# WHAT YOU HAVE TO DO
Copy out all of the material below word for word, leaving out the pictures.
<<<<
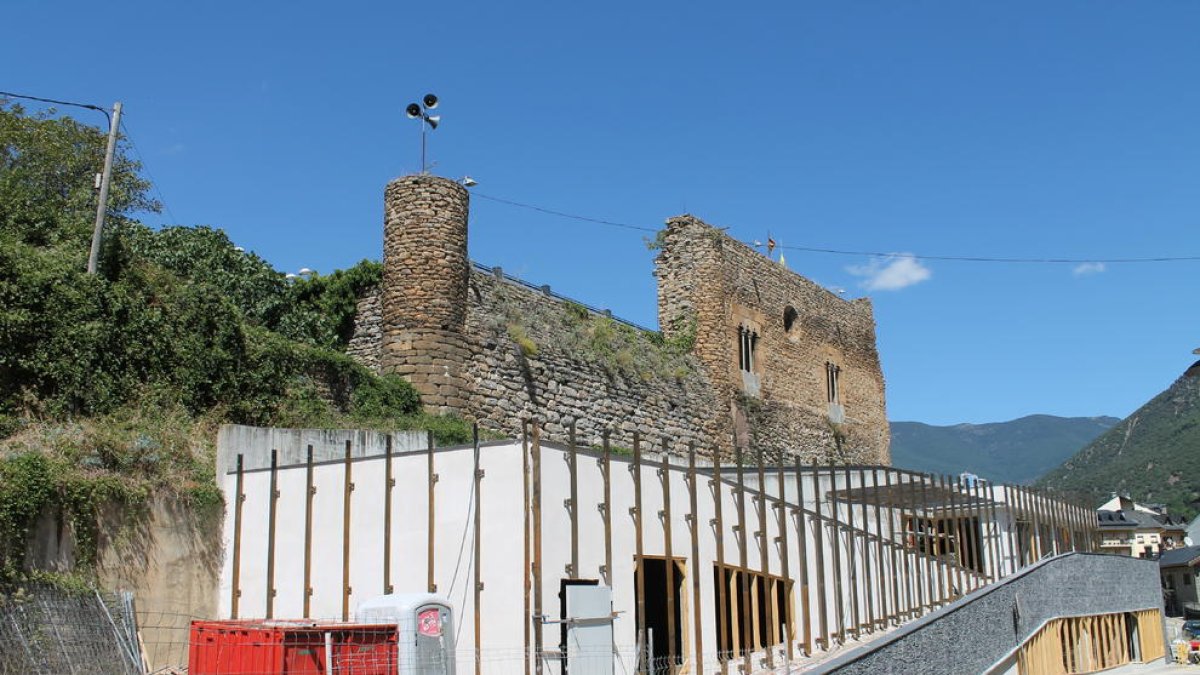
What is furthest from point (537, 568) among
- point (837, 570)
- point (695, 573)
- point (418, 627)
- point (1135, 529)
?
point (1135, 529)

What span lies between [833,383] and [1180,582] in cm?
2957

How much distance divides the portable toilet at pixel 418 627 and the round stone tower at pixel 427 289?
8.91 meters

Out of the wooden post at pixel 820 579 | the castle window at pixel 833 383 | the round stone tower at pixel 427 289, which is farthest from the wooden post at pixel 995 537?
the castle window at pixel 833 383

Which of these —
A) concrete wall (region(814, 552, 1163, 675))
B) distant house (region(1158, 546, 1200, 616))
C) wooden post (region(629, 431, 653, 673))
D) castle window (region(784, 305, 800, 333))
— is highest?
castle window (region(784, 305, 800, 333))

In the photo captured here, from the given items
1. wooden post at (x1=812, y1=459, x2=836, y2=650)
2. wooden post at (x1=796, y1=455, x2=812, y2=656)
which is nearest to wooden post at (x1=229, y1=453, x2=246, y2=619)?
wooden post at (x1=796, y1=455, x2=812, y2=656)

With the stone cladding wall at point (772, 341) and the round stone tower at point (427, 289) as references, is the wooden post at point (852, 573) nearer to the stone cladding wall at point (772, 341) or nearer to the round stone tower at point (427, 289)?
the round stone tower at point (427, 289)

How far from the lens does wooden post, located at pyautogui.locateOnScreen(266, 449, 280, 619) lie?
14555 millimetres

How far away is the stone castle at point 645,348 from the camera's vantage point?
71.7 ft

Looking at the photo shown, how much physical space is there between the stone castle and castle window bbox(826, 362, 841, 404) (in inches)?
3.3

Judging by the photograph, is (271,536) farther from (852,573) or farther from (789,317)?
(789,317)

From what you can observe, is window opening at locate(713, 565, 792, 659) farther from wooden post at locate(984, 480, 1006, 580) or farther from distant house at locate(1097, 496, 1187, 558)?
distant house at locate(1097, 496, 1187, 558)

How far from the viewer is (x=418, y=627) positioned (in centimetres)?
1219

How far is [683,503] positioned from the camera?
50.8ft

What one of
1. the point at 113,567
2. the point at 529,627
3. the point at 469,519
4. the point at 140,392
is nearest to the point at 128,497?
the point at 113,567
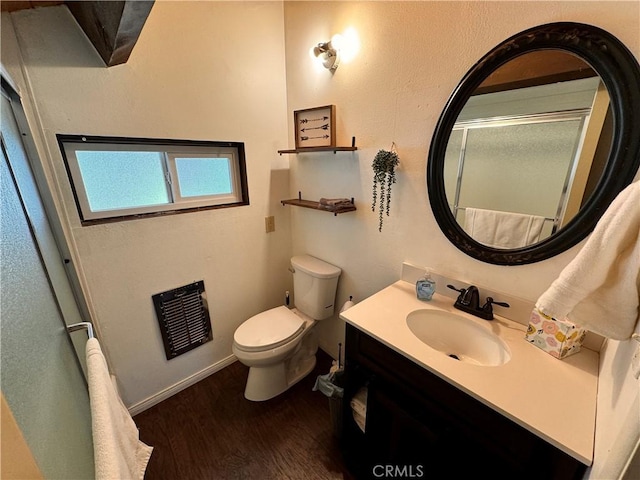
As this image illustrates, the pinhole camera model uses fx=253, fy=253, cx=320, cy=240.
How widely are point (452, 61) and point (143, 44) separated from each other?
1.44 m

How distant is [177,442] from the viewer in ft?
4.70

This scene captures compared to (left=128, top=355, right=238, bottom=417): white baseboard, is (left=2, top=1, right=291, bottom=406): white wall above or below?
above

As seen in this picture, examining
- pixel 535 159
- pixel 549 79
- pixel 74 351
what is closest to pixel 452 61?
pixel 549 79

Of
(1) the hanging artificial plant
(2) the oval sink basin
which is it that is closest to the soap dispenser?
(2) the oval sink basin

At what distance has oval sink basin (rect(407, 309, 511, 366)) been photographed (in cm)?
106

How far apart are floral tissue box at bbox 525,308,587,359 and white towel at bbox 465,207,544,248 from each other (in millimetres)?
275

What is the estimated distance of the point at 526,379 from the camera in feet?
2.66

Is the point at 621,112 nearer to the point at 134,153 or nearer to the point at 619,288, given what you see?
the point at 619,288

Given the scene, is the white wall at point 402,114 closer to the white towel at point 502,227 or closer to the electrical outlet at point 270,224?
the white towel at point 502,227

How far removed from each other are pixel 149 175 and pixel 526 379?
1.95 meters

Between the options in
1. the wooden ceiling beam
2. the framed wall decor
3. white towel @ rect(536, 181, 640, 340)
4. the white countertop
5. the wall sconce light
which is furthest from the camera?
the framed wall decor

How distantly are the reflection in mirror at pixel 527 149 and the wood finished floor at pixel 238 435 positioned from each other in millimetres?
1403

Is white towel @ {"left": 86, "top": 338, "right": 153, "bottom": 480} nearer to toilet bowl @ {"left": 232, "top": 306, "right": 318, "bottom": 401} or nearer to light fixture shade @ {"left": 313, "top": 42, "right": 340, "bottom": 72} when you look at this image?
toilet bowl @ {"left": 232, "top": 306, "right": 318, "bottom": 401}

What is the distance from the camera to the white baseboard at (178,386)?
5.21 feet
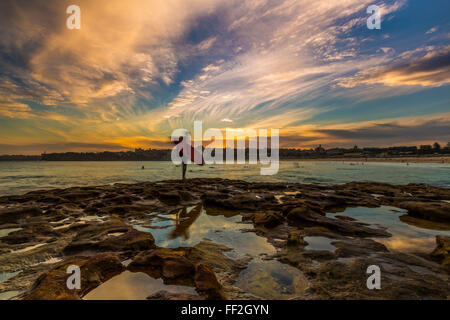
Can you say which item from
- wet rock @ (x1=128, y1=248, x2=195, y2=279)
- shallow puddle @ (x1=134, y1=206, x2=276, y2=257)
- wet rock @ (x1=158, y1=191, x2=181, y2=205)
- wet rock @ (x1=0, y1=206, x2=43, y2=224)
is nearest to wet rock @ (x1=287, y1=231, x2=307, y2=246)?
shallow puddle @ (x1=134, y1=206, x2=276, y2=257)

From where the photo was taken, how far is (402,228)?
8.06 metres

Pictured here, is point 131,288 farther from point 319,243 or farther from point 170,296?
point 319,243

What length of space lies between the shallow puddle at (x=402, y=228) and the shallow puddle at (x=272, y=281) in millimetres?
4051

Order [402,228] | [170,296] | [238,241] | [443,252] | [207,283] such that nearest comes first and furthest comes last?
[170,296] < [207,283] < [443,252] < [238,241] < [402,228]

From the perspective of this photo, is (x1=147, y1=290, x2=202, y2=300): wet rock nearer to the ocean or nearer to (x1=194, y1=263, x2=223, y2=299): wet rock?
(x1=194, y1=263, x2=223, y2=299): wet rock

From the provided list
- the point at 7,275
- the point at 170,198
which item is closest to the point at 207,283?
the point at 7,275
>>>>
# SOLUTION TO THE PROBLEM
What is furthest from point (537, 568) among
- point (837, 570)
- point (695, 573)
- point (418, 627)
- point (1135, 529)
?
point (1135, 529)

What span lies between [833,383] and [1180,582] in cm?
2957

How much distance divides the portable toilet at pixel 418 627 and the round stone tower at pixel 427 289?
8.91 meters

Out of the wooden post at pixel 820 579 | the castle window at pixel 833 383 | the round stone tower at pixel 427 289, which is farthest from the wooden post at pixel 995 537?
the castle window at pixel 833 383

Which of these —
A) concrete wall (region(814, 552, 1163, 675))
B) distant house (region(1158, 546, 1200, 616))
C) wooden post (region(629, 431, 653, 673))
D) castle window (region(784, 305, 800, 333))
— is highest?
castle window (region(784, 305, 800, 333))

In the photo captured here, from the given items
1. wooden post at (x1=812, y1=459, x2=836, y2=650)
2. wooden post at (x1=796, y1=455, x2=812, y2=656)
which is nearest to wooden post at (x1=229, y1=453, x2=246, y2=619)?
wooden post at (x1=796, y1=455, x2=812, y2=656)

With the stone cladding wall at point (772, 341) and the round stone tower at point (427, 289) as references, is the wooden post at point (852, 573) nearer to the stone cladding wall at point (772, 341) or nearer to the round stone tower at point (427, 289)?
the round stone tower at point (427, 289)

How far from the lens does wooden post, located at pyautogui.locateOnScreen(266, 449, 280, 619) lie?
14555 millimetres

How far away is the stone castle at point 645,348 from the camera's vantage point?
71.7 ft

Looking at the photo shown, how much physical space is there between the stone castle and castle window bbox(826, 362, 841, 404) (in inches)?
3.3

Judging by the photograph, is (271,536) farther from (852,573) or farther from (789,317)?
(789,317)

From what you can observe, is window opening at locate(713, 565, 792, 659) farther from wooden post at locate(984, 480, 1006, 580) or farther from distant house at locate(1097, 496, 1187, 558)?
distant house at locate(1097, 496, 1187, 558)

How far from the viewer is (x=418, y=627) positioned (in centimetres)?
1219

How far is [683,503] positioned from the camera?
50.8ft

What one of
1. the point at 113,567
2. the point at 529,627
3. the point at 469,519
4. the point at 140,392
is nearest to the point at 128,497?
the point at 113,567
As this image illustrates, the pinhole camera model uses fx=253, fy=253, cx=320, cy=240.
How widely are point (452, 61) and point (143, 44) separated from each other?
1.44 m

How distant is [177,442] from the viewer in ft?
4.70

This scene captures compared to (left=128, top=355, right=238, bottom=417): white baseboard, is (left=2, top=1, right=291, bottom=406): white wall above or below?
above

As seen in this picture, examining
- pixel 535 159
- pixel 549 79
- pixel 74 351
what is closest to pixel 452 61?
pixel 549 79

Of
(1) the hanging artificial plant
(2) the oval sink basin
which is it that is closest to the soap dispenser?
(2) the oval sink basin

At what distance has oval sink basin (rect(407, 309, 511, 366)) been photographed (in cm)?
106

How far apart are floral tissue box at bbox 525,308,587,359 and white towel at bbox 465,207,544,248 from each other (in millimetres)?
275

What is the estimated distance of the point at 526,379 from the camera in feet?
2.66

Is the point at 621,112 nearer to the point at 134,153 or nearer to the point at 619,288, given what you see?
the point at 619,288

Given the scene, is the white wall at point 402,114 closer to the white towel at point 502,227 or closer to the electrical outlet at point 270,224?
the white towel at point 502,227

How far removed from each other are pixel 149 175 and pixel 526 379?
1.95 meters

Between the options in
1. the wooden ceiling beam
2. the framed wall decor
3. white towel @ rect(536, 181, 640, 340)
4. the white countertop
5. the wall sconce light
which is furthest from the camera?
the framed wall decor

How distantly are the reflection in mirror at pixel 527 149 and the wood finished floor at pixel 238 435 positioned from each other in millimetres?
1403

Is white towel @ {"left": 86, "top": 338, "right": 153, "bottom": 480} nearer to toilet bowl @ {"left": 232, "top": 306, "right": 318, "bottom": 401} or nearer to light fixture shade @ {"left": 313, "top": 42, "right": 340, "bottom": 72} when you look at this image?
toilet bowl @ {"left": 232, "top": 306, "right": 318, "bottom": 401}

What is the distance from the camera to the white baseboard at (178,386)?
5.21 feet
Can you say which item from
- wet rock @ (x1=128, y1=248, x2=195, y2=279)
- shallow puddle @ (x1=134, y1=206, x2=276, y2=257)
- wet rock @ (x1=158, y1=191, x2=181, y2=205)
- wet rock @ (x1=0, y1=206, x2=43, y2=224)
is nearest to wet rock @ (x1=287, y1=231, x2=307, y2=246)?
shallow puddle @ (x1=134, y1=206, x2=276, y2=257)

From where the photo was taken, how far is (402,228)?
8.06 metres

Pictured here, is point 131,288 farther from point 319,243 or farther from point 170,296?
point 319,243

What length of space lies between the shallow puddle at (x=402, y=228) and the shallow puddle at (x=272, y=281) in millimetres?
4051

Order [402,228] | [170,296] | [238,241] | [443,252] | [207,283] such that nearest comes first and furthest comes last?
[170,296] < [207,283] < [443,252] < [238,241] < [402,228]

From the perspective of this photo, is (x1=147, y1=290, x2=202, y2=300): wet rock nearer to the ocean or nearer to (x1=194, y1=263, x2=223, y2=299): wet rock?
(x1=194, y1=263, x2=223, y2=299): wet rock

From the provided list
- the point at 7,275
- the point at 170,198
which item is closest to the point at 207,283?
the point at 7,275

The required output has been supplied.